FBI Director Kash Patel on Friday morning confirmed that the FBI is leaving its Washington headquarters, known as the J. Edgar Hoover Building, due to safety reasons, and that about 1,500 FBI employees will be relocated to locations around the United States.
“I didn’t know I was going to do this, but I’m going to announce it on your show anyway: This FBI is leaving the Hoover Building,” Patel said. “Because this building is unsafe for our workforce. We want the American men and women to know, if you’re going to come work at the premier law enforcement agency in the world, we’re going to give you a building that’s commensurate with that, and that’s not this place.”
The FBI also said he wants to lower the number of FBI employees in Washington and move them to work in other jurisdictions.
“Look, the FBI has 38,000 when we’re fully manned, which we’re not,” Patel told Fox News on Friday. “In the national capital region, in the 50-mile radius around Washington, D.C., there were 11,000 FBI employees. That’s like a third of the workforce. A third of the crime doesn’t happen here, so we’re taking 1,500 of those folks and moving them out.”
Patel said that every state will be getting more FBI agents because it will “inspire folks in America to become intel analysts and agents and say, ‘We want to work at the FBI because we want to fight violent crime and we want to be sent out into the country to do it.’”
“In the next three, six, [and] nine months, we’re going to be doing that hard,” he said.
Patel did not provide more details regarding the safety concerns around the Hoover building.
But at the time, the General Services Administration (GSA) said it “has decided to limit investments in the Hoover Building to those necessary to protect health and safety and keep building systems functioning while GSA assesses the FBI’s facility needs. This decision increases the potential for building system failures and disruption to the FBI’s operations.”

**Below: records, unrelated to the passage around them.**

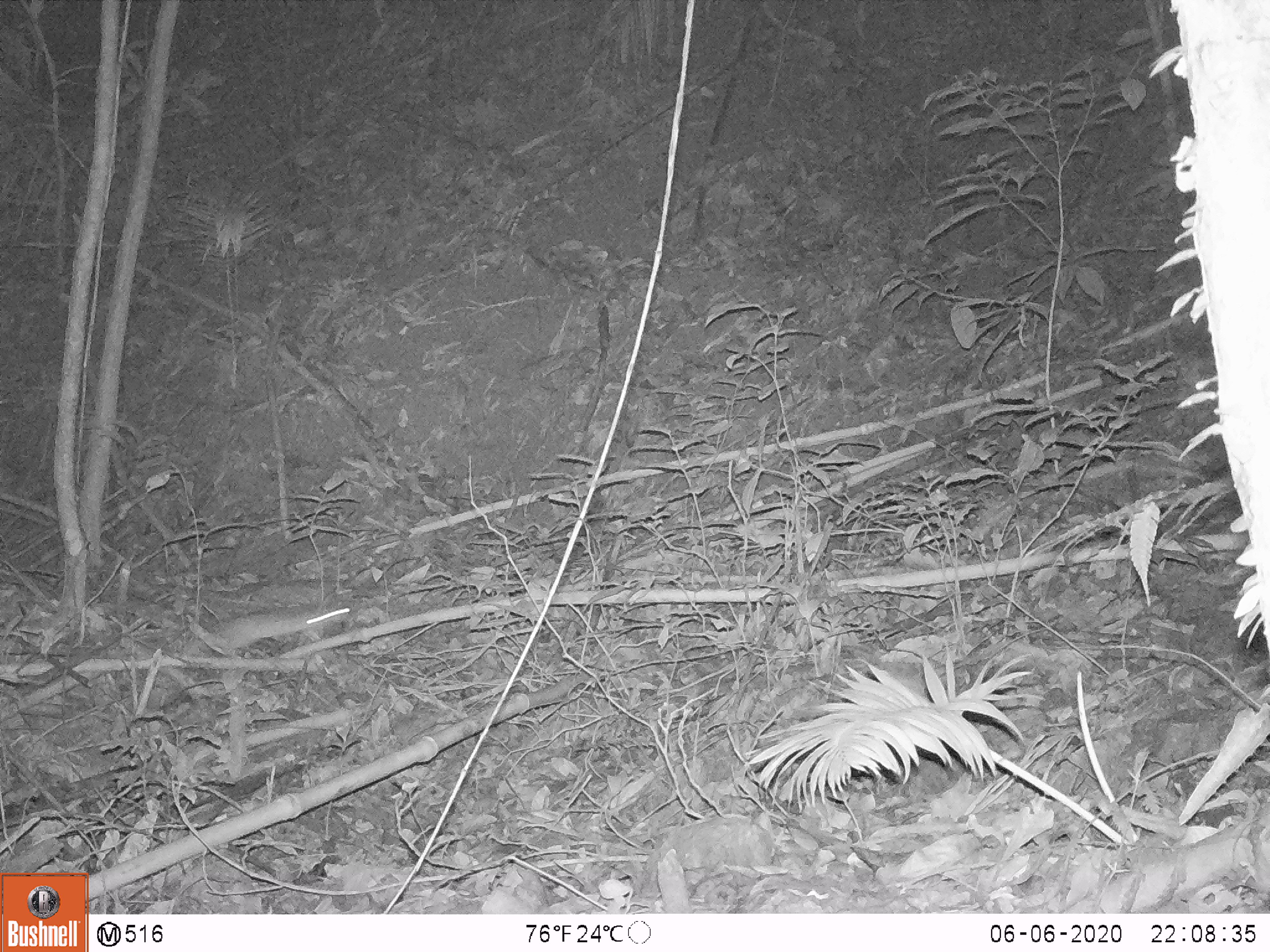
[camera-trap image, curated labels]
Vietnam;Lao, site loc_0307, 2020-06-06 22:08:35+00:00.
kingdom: Animalia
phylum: Chordata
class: Mammalia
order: Rodentia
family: Muridae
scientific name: Muridae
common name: old-world mice and rats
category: unidentified murid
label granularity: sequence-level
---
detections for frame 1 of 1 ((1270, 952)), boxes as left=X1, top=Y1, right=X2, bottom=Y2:
unidentified murid: left=186, top=600, right=352, bottom=656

Earlier this year, President Donald Trump said he would halt plans to relocate the FBI’s headquarters from Washington to Maryland.

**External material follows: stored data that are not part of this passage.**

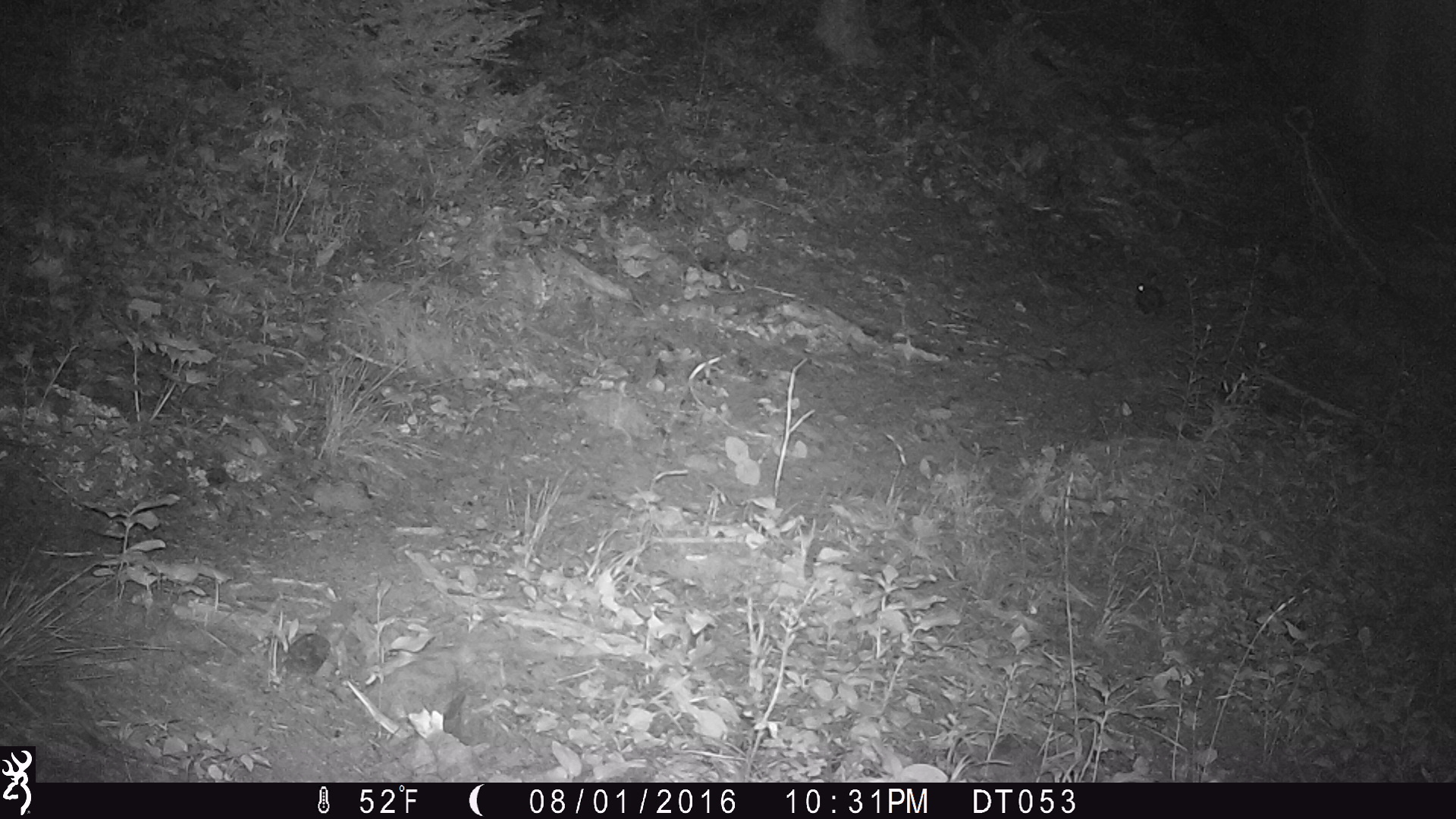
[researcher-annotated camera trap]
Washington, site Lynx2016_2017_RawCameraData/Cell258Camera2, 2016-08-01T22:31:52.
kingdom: Animalia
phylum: Chordata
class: Mammalia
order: Lagomorpha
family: Leporidae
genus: Lepus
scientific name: Lepus americanus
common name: snowshoe hare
Lepus americanus (snowshoe hare). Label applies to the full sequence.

“They were going to build an FBI headquarters three hours away in Maryland, a liberal state, but that has no bearing on what I’m about to say,” Trump told reporters at a White House news conference in March. “But we’re going to stop it, not going to let that happen.”

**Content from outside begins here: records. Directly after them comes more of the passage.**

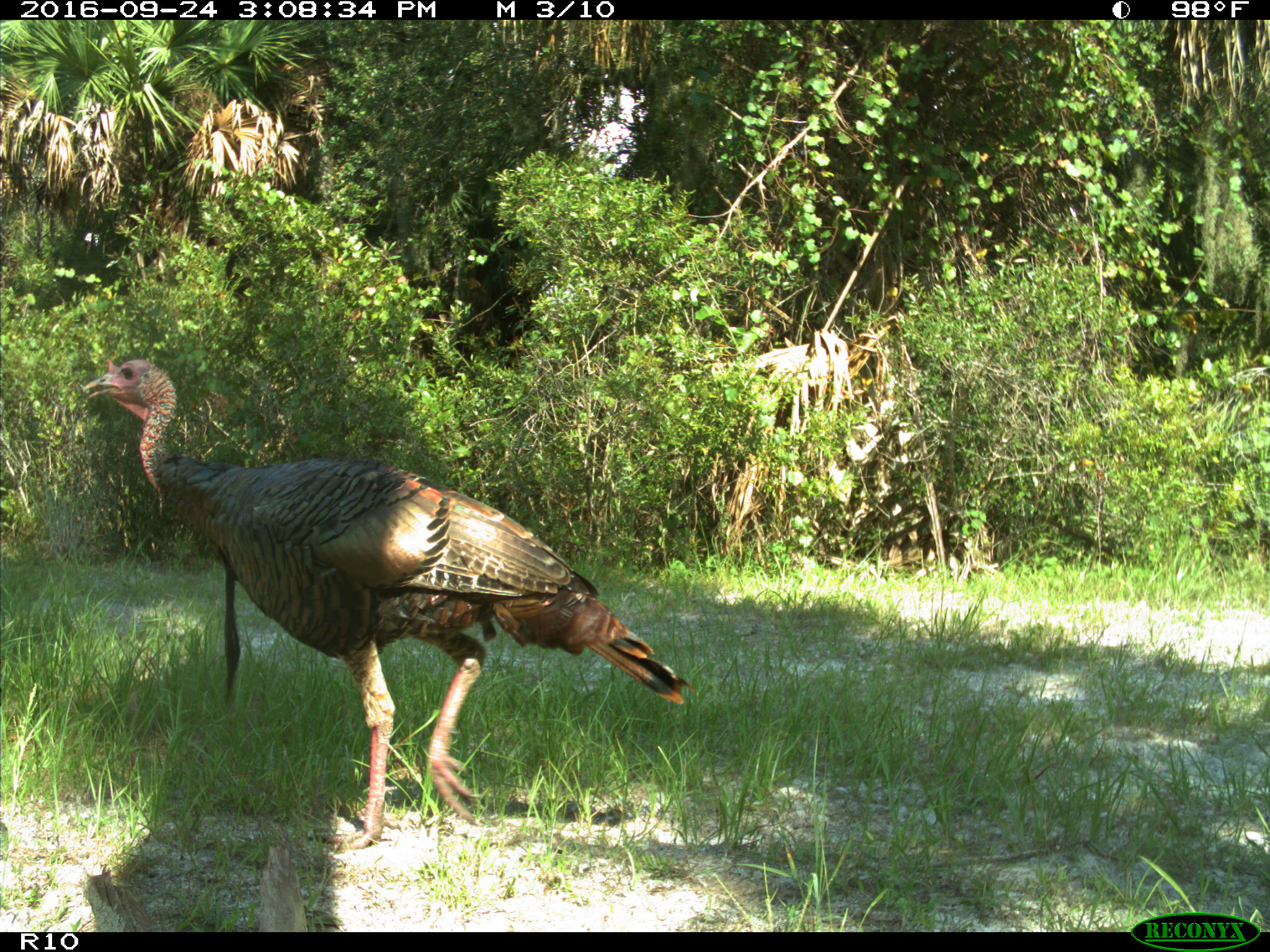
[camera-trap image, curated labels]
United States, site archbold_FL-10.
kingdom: Animalia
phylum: Chordata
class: Aves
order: Galliformes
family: Phasianidae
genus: Meleagris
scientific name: Meleagris gallopavo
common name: wild turkey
Meleagris gallopavo (wild turkey).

Trump then previewed a plan to construct another FBI building next to the Hoover building, which he said at the time “would have been the right place because the FBI and the DOJ [Department of Justice] have to be near each other.”
The desire to move the FBI headquarters has been suggested by Patel for months. About a year before he was confirmed as FBI director, he said that he would “shut down the FBI Hoover building on Day 1” and re-open it as a “museum of the deep state.”